Re: Language of a node and HTML+RDFa JavaScript implementations

On Jun 6, 2013, at 9:15 AM, Manu Sporny <msporny@digitalbazaar.com> wrote:

> On 05/31/2013 01:10 PM, Alex Milowski wrote:
>> I dug into this a bit and essentially, as Peter points out, the 
>> "lang" property on any element node in the DOM is mostly useless for
>> determining the language of a node.  The language is defined in
>> HTML5 as the nearest ancestor with an lang/xml:lang attribute [1]. If
>> there is no such ancestor, the "pragma-set default language" is used
>> (i.e. the "meta" element with http-equiv="content-language").
> 
> I had a chat with the guys working on the HTML5 spec and DOM spec about
> this particular topic. The answer is a bit more complicated than we'd
> like it to be, but I think the logic on it is clear. Here's a link to
> the discussion:
> 
> http://krijnhoetmer.nl/irc-logs/whatwg/20130606#l-554
> 
> and a link to the DOM bug on this particular issue:
> 
> https://www.w3.org/Bugs/Public/show_bug.cgi?id=16489
> 
> Just to be clear, this issue occurs when a Content-Language is set via
> an HTTP header and the document does not contain any language
> information.
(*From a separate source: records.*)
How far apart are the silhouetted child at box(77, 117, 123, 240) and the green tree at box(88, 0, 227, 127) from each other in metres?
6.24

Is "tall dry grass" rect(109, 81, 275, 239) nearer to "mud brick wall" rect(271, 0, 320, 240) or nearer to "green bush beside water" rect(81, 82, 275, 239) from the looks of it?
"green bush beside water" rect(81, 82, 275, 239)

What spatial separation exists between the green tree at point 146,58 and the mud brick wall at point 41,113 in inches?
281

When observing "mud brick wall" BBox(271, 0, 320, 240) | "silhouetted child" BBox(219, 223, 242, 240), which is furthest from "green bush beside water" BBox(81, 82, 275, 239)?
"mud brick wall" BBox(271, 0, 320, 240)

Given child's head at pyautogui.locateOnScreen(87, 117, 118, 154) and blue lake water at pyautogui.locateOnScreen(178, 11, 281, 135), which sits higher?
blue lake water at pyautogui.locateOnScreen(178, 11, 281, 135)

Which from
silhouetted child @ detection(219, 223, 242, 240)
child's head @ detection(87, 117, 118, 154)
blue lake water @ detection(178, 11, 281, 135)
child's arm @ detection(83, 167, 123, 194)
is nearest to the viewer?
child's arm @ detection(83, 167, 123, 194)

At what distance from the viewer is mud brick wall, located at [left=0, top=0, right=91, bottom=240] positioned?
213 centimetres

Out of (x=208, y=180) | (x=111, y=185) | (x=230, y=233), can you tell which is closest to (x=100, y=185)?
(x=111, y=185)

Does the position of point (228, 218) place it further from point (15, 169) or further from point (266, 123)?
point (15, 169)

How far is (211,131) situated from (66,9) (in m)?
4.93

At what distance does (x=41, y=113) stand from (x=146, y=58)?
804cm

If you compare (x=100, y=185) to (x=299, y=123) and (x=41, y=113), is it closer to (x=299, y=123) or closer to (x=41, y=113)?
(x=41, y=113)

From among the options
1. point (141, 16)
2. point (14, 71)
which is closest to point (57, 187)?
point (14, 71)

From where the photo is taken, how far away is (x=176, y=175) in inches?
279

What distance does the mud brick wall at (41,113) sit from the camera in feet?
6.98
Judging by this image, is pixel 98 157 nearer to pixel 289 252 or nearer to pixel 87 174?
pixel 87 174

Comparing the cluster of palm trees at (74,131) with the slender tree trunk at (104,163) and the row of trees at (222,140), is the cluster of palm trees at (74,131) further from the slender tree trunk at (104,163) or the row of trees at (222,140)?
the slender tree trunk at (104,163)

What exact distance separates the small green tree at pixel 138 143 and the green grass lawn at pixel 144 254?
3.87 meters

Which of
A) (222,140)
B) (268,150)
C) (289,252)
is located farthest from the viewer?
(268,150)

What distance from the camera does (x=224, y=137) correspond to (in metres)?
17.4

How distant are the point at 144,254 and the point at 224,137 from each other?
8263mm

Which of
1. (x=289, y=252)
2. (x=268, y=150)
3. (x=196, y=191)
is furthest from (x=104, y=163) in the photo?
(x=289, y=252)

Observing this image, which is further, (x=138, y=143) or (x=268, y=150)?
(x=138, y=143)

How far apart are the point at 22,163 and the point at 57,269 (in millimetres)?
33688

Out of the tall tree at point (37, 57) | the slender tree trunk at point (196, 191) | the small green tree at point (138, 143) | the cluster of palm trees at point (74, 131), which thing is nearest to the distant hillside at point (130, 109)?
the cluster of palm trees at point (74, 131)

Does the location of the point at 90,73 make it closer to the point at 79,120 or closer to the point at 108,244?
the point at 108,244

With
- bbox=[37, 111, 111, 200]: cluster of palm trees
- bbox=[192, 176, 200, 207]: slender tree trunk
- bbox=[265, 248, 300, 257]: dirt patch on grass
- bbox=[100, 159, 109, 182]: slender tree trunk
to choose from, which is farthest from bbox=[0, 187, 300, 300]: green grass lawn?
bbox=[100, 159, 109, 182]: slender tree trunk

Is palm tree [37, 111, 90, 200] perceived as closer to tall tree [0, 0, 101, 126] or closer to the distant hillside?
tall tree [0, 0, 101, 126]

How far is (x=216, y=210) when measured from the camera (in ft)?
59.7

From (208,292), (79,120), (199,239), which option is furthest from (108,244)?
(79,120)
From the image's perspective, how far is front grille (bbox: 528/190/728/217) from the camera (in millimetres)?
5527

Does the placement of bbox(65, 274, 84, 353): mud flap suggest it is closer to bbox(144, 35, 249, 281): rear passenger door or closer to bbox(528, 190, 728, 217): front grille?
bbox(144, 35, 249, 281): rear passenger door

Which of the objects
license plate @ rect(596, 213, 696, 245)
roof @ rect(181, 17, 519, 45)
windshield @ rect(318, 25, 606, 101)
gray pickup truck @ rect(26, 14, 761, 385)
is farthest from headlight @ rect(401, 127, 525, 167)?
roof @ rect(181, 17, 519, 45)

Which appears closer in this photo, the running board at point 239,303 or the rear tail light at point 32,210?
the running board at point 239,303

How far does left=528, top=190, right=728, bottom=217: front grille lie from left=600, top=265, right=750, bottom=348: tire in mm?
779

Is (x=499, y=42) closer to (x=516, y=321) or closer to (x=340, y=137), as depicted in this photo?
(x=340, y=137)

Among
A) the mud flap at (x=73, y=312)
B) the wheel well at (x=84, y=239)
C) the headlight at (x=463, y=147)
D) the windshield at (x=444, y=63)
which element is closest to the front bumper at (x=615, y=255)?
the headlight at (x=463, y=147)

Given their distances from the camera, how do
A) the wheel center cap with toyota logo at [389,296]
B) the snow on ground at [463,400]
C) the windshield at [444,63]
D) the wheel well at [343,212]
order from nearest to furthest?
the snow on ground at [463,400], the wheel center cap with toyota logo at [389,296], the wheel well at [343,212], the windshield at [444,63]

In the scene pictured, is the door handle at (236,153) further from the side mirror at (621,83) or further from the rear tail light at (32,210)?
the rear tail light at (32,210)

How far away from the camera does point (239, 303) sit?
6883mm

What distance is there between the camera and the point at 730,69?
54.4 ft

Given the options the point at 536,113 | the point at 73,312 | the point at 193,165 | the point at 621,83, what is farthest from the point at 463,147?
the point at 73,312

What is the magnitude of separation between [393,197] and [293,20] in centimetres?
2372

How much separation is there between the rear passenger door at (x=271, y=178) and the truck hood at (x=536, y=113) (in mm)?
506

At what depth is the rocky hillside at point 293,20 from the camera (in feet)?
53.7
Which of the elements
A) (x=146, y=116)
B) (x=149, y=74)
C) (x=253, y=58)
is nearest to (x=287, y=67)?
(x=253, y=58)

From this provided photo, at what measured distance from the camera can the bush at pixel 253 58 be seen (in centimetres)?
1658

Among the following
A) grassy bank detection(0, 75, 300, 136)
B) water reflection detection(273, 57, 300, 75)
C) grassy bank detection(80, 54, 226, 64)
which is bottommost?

When processing an HTML5+RDFa document, a Javascript-based
> processor would think there was no language and a processor that has
> access to the HTTP response would set the language correctly.
> 
> We have a couple of options moving forward:
> 
> 1. Create a language discovery mechanism unique to HTML+RDFa.
> 2. Ignore Content-Language.
> 3. Follow the HTML5 spec wrt. language discovery.
> 
> Doing #1 and #2 basically equate to the same thing. We end up creating
> our own language discovery mechanism in RDFa and it's incompatible with
> all of the host languages. The editors of the HTML5 and DOM specs
> thought that this would be a bad direction and I agree with them.
> 
> The third option seems to be the most logical approach forward. The
> specification would stay as it is right now. Implementations must follow
> the HTML5 processing rules wrt. setting an element's language. The
> downside with this approach is that until the DOM bug above is fixed,
> Javascript-based processors will be non-conforming in this particular
> edge case (when the document's language is only set using
> Content-Language). The HTML5 and DOM spec authors agreed that this is
> the correct approach forward.

+1, as an HTML extension the third option is the only one that makes sense.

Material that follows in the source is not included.